Eli also moves swiftly to swat some other gnats buzzing around his head, like the rustlers who are cutting fences and stealing some of his cattle.
Pete tells him that laying off farmhands means some parts of the fence go unprotected, but Eli prefers a different kind of policing: the kind where anyone caught in his fields is subject to swift and final justice without the fuss and bother of the legal system.
This is not Pierce Brosnan’s most sympathetic role.
These main threads are woven, naturally, into a web of evolving side dramas.
Some of Eli’s moves create friction with his successful neighbors the Garcias, whose patriarch (Carlos Bardem) considers himself a fully assimilated American.
Eli only knows some Mexican activists are stealing cattle, and he sees no reason every Mexican shouldn’t be held accountable.
This brings Garcia daughter Maria (Paola Nuñez) into the game, and she turns out to be a pivotal figure for both sides.
At the same time, Eli’s cold-eyed view of the world creates an interesting counterpoint to his relationship with his young granddaughter, Jeannie (Sydney Lucas, above). They smile, hug and pick flowers while Jeannie’s father loads the body of a lynched Mexican into the back of their truck.
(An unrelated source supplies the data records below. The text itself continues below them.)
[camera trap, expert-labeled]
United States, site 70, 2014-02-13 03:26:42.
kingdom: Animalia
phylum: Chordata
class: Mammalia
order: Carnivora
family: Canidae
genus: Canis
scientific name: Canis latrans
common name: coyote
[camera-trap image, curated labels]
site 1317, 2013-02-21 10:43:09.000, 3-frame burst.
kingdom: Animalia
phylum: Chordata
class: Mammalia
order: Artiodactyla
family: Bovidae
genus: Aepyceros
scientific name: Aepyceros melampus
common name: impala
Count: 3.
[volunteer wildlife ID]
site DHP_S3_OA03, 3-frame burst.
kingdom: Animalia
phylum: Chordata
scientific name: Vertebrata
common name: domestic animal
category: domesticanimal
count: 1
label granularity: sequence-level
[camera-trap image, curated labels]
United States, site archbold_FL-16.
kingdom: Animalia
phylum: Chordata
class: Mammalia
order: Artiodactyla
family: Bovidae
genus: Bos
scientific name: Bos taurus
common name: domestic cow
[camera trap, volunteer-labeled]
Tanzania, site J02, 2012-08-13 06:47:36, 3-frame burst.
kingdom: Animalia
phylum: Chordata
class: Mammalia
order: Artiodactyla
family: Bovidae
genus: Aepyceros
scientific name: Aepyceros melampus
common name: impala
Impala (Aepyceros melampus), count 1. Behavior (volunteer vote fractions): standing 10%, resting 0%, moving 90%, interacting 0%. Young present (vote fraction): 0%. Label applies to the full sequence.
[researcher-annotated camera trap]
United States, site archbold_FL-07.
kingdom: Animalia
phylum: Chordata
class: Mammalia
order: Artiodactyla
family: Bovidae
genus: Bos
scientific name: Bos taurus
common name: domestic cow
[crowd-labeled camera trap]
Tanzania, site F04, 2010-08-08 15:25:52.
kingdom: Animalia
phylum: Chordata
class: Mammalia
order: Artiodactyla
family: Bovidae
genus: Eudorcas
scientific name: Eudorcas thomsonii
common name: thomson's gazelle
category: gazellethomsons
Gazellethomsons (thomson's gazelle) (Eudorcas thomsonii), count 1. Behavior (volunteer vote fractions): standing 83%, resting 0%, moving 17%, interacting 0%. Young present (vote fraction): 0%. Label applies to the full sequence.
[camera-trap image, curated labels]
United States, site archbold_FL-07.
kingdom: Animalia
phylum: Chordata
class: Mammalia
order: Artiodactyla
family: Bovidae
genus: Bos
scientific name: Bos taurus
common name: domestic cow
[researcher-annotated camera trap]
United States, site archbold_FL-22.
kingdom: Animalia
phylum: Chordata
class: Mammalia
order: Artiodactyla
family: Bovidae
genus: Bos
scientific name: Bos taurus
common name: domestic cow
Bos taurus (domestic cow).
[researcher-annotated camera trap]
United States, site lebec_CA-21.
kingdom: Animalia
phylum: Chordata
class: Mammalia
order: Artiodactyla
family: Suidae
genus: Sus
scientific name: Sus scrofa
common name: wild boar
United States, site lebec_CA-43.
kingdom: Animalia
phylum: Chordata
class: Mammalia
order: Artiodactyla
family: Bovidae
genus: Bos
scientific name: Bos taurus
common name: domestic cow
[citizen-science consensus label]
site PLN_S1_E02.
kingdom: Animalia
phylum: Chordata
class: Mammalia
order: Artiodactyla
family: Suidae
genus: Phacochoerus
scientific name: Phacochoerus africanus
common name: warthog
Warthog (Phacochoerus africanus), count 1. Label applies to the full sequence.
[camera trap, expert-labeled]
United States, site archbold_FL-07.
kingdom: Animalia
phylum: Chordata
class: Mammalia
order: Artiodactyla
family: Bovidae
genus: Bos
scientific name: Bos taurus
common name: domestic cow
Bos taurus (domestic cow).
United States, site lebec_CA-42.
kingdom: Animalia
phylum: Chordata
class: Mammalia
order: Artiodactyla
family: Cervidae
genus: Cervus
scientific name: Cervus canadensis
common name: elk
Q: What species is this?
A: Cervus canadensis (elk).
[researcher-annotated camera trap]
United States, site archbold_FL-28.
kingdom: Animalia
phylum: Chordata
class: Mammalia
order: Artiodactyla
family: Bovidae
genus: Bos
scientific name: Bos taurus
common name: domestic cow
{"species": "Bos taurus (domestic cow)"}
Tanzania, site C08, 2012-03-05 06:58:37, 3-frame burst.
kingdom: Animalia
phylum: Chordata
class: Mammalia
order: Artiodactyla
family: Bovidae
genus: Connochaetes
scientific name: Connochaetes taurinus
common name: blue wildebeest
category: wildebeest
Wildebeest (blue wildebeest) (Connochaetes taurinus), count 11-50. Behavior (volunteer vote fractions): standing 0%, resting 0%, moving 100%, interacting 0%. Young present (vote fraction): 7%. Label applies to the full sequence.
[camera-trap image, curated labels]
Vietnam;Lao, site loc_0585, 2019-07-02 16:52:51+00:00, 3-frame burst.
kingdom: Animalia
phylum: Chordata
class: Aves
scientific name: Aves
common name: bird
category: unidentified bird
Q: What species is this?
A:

Think the kid might grow up with some issues?
In any case, The Son will do some explaining about how Eli got from there to here, and how other characters like Jeannie will get from here to their own there.
A lot of it is dark stuff, darker than AMC’s last Western epic Hell on Wheels, and it’s clearly plunging into serious sociological, political and historical matters.
Brosnan and his colleagues handle the acting part nicely, and AMC’s history suggests its viewers can handle somber subjects. The Son will test their ability to take a deep breath and watch one more time.